### STATED PROBLEM
In the text on switch commitments, write out the passage from "2. Prove that" up to and including "(vH + rG, rJ).", word for word.
[BEGIN TEXT PROVIDED]
Maybe store it committed to the excess factors (via merkle tree, to allow one excess to commit to multiple switch commitments)? Tx kernels are prunable, but committed to each block, so we can have a merkle proof of inclusion in a historical block to open the commitment.

Raw excess commitment E = e*G

Actual excess commitment K = E + Hash(E || <switch commitment merkle root>)*G

Output blinding factors will have to be compensated by that commitment.

Validation:

1. Prove that kernel excess commitment K was published in some tx in block B (merkle path).
2. Prove that commitment K == E + Hash(E || R)
3. Prove that X belongs to the merkle root R, X = Hash((vH + rG) || rJ)
4. Check that the inner pedersen commitment (vH + rG) equals to the one being spent right now.
5. Verify the rangeproof for the presented ElGamal commitment (vH + rG, rJ).

The most tricky part is proving existence of kernels (if they are not stored forever). Would need storage or transmission of a bunch of historical block headers...


> On 7 Sep 2017, at 14:23, Andrew Poelstra <apoelstra@xxxxxxxxxxxxxx> wrote:
> 
> Hiding important data inside the rangeproofs would force nodes to keep it around.
> The rangeproofs are otherwise purely witness data that non-archival nodes can
> discard.
> 
> On Thu, Sep 07, 2017 at 01:33:14PM -0700, Oleg Andreev wrote:
>> How about this (weird) idea:
>> 
>> 1. Store `sha256(r*J)` inside one of the first 2 forged elements (corresponding to the lowest bit of your number, assuming base-4 rangeproofs; for base-3 it also works).
>> 2. When you reveal it after PQ upgrade, you will destroy 1 bit of privacy in your number, revealing if it's even or odd. That's spiritually compatible with "min value" support in range proofs, that's just a 1 bit of minvalue, delayed till quantum threat becomes real.
>> 3. It is safe because you if you don't have QC, you cannot pre-commit an alternative sha256(r2*J) which would match your commitment. If you already have a QC, you can forge the amount anyway.
[END TEXT PROVIDED]
[BEGIN RECORD SET]
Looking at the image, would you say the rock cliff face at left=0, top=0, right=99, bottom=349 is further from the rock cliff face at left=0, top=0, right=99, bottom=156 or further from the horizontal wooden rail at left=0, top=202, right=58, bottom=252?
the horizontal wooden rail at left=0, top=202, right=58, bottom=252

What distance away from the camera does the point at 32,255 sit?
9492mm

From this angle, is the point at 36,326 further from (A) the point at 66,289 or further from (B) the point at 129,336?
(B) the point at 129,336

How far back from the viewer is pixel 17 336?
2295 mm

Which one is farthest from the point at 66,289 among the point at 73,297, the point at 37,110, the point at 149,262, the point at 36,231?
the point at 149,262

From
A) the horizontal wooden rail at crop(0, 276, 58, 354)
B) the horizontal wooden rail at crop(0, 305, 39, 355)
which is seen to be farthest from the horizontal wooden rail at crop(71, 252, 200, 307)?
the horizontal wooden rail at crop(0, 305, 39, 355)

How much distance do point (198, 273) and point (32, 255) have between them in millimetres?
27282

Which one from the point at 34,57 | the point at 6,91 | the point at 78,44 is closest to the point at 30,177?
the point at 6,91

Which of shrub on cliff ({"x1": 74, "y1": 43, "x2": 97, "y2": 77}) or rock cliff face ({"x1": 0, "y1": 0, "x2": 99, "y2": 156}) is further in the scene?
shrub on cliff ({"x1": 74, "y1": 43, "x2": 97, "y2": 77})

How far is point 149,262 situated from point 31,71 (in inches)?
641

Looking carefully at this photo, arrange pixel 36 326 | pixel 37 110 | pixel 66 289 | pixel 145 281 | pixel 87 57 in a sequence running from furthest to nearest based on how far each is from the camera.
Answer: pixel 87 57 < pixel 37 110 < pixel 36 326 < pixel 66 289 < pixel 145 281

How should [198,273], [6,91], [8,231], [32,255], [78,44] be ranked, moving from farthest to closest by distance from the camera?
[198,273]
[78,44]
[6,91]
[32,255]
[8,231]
[END RECORD SET]
### REPLY TO THE TASK
2. Prove that commitment K == E + Hash(E || R)
3. Prove that X belongs to the merkle root R, X = Hash((vH + rG) || rJ)
4. Check that the inner pedersen commitment (vH + rG) equals to the one being spent right now.
5. Verify the rangeproof for the presented ElGamal commitment (vH + rG, rJ).